>> Begin

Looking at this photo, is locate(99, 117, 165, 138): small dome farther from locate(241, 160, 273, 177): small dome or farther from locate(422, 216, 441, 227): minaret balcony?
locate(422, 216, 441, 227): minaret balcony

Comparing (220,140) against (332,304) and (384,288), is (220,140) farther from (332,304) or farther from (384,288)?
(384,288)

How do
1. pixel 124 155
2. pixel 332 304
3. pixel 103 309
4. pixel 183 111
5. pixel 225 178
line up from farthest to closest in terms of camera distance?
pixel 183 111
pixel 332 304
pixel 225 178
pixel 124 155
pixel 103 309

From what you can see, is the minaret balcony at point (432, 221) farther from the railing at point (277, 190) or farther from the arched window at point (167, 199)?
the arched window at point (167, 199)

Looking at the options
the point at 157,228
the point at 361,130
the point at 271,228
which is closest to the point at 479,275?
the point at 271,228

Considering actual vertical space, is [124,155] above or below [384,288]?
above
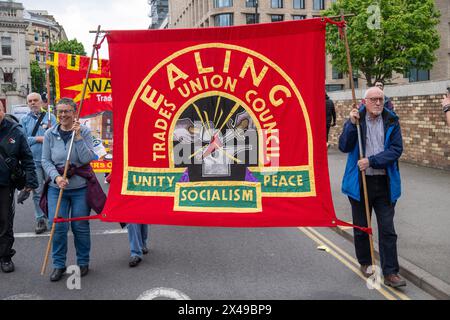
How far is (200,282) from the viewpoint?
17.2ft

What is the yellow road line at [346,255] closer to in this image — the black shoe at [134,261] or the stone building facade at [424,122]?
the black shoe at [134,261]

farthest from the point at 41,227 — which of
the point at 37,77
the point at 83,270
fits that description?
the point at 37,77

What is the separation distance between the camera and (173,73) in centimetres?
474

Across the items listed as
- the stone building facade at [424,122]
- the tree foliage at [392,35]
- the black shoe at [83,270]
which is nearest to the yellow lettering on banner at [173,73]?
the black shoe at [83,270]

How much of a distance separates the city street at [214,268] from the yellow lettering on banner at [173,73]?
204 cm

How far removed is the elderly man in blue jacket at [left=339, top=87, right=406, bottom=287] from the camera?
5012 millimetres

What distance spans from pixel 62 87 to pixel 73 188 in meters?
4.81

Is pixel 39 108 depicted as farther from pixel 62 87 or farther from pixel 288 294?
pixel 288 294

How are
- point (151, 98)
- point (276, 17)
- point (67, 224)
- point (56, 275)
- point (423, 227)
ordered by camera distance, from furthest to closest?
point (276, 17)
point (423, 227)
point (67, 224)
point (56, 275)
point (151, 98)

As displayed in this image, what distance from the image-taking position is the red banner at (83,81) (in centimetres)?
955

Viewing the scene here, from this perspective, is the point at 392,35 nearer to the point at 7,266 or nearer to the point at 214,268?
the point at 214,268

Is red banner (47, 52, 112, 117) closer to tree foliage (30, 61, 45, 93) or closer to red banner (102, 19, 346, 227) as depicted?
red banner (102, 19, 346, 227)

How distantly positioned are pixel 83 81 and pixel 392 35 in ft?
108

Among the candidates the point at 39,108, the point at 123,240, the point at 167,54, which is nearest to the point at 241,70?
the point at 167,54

>> End
>> Begin

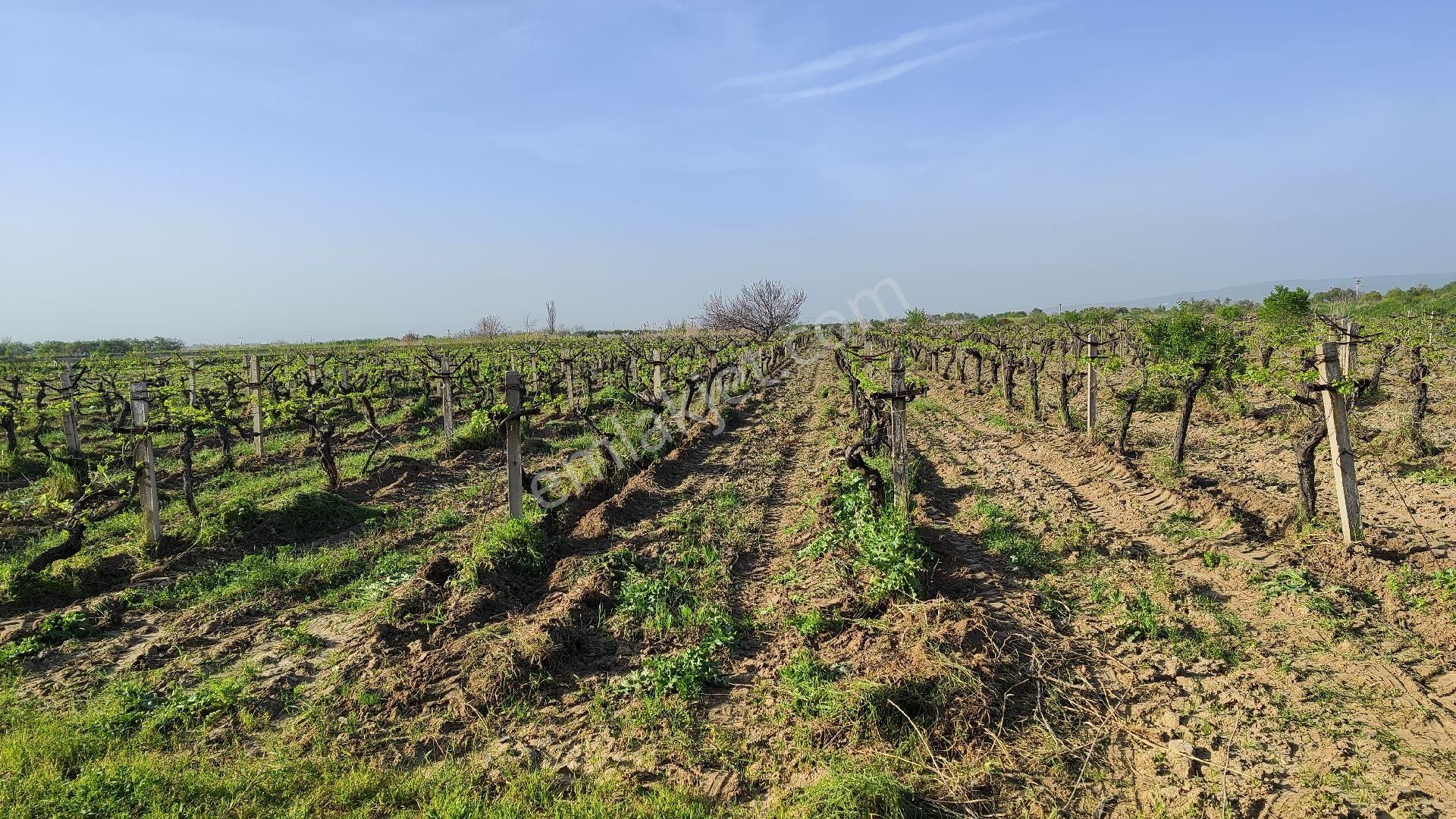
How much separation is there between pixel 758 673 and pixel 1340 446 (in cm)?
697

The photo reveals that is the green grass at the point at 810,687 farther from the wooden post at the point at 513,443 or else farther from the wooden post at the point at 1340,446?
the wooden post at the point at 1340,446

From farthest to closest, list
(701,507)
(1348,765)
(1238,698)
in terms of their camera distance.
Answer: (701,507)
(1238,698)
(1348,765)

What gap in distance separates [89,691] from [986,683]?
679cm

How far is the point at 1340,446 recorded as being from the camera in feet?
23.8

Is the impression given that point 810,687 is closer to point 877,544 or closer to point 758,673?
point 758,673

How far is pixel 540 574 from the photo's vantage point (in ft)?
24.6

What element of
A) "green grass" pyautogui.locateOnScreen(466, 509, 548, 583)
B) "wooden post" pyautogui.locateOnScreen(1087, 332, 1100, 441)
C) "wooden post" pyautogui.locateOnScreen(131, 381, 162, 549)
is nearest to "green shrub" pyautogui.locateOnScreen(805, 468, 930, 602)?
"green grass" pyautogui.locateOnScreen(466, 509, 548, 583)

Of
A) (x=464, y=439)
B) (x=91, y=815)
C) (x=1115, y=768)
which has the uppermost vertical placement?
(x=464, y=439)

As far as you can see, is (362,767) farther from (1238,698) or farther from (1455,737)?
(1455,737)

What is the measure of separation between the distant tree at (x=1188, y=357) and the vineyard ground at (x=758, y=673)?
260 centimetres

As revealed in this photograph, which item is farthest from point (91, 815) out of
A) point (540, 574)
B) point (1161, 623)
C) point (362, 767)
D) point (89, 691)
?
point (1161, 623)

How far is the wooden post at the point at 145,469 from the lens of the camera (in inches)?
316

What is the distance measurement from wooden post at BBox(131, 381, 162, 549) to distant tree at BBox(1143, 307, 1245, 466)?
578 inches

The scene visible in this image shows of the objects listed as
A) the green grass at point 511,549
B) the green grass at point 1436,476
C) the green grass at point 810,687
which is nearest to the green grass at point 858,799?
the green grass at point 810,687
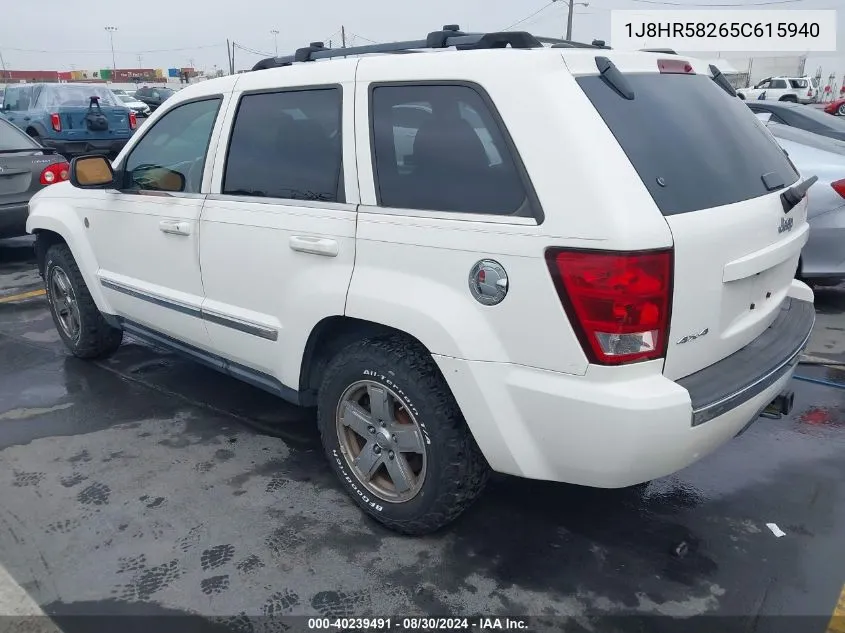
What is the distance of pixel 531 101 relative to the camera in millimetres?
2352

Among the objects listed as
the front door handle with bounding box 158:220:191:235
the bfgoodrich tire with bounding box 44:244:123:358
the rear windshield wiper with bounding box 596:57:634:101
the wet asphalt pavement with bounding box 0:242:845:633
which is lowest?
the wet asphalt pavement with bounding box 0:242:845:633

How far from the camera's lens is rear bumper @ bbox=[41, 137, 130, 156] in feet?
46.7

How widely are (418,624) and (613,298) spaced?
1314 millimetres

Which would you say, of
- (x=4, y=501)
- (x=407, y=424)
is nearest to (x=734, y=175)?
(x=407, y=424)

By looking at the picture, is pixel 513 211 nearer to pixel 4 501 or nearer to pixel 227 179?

>> End
>> Begin

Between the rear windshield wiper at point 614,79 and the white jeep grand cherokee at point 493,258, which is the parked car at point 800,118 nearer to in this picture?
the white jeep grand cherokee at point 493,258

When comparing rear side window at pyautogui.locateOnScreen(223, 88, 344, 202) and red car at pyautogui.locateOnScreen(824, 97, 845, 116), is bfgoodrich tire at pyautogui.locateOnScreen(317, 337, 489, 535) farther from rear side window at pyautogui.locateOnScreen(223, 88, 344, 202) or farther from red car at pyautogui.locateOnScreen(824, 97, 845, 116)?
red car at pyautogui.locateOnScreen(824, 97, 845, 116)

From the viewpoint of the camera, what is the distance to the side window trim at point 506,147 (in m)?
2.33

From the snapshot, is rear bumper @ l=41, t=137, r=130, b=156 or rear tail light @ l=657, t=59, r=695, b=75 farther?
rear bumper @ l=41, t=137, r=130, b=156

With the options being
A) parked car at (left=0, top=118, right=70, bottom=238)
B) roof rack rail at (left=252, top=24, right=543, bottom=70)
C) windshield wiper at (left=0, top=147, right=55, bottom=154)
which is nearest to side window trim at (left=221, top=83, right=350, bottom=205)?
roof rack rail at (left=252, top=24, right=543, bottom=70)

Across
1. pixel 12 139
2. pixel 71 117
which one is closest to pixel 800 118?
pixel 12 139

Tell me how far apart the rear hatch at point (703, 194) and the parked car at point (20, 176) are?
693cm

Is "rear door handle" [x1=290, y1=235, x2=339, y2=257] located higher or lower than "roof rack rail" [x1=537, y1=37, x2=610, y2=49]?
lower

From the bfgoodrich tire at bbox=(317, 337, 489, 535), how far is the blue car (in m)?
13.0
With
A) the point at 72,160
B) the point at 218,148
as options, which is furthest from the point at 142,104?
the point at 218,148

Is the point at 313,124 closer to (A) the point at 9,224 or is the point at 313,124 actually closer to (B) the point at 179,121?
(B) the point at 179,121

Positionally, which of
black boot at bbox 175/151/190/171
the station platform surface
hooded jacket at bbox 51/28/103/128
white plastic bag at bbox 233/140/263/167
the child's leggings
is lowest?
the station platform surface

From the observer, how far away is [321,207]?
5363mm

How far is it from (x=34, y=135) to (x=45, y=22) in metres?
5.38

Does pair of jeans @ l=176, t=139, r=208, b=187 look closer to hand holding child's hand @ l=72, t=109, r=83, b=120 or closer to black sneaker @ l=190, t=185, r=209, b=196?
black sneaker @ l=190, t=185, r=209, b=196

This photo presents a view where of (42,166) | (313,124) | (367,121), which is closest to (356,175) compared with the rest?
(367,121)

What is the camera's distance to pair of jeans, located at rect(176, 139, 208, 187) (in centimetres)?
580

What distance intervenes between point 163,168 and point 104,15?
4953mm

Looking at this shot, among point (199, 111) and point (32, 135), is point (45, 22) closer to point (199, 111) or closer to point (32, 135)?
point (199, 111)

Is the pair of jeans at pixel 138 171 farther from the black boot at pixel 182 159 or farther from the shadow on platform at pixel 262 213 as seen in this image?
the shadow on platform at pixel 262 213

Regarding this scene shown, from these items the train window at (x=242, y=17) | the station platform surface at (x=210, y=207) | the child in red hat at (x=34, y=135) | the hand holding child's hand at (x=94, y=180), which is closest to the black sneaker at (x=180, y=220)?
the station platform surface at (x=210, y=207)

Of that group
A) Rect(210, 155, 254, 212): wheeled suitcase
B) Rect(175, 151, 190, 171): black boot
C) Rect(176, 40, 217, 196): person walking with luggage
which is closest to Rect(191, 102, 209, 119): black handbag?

>> End

> [GIVEN REQUEST]: List every line of the rows above that contains the word "left", copying each such line in full.

> [WORKED ANSWER]:
How far removed is the elderly man in blue jacket at [left=339, top=87, right=406, bottom=287] from the camera?
A) parked car at (left=0, top=118, right=70, bottom=238)
B) roof rack rail at (left=252, top=24, right=543, bottom=70)
C) windshield wiper at (left=0, top=147, right=55, bottom=154)
which is nearest to side window trim at (left=221, top=83, right=350, bottom=205)?
roof rack rail at (left=252, top=24, right=543, bottom=70)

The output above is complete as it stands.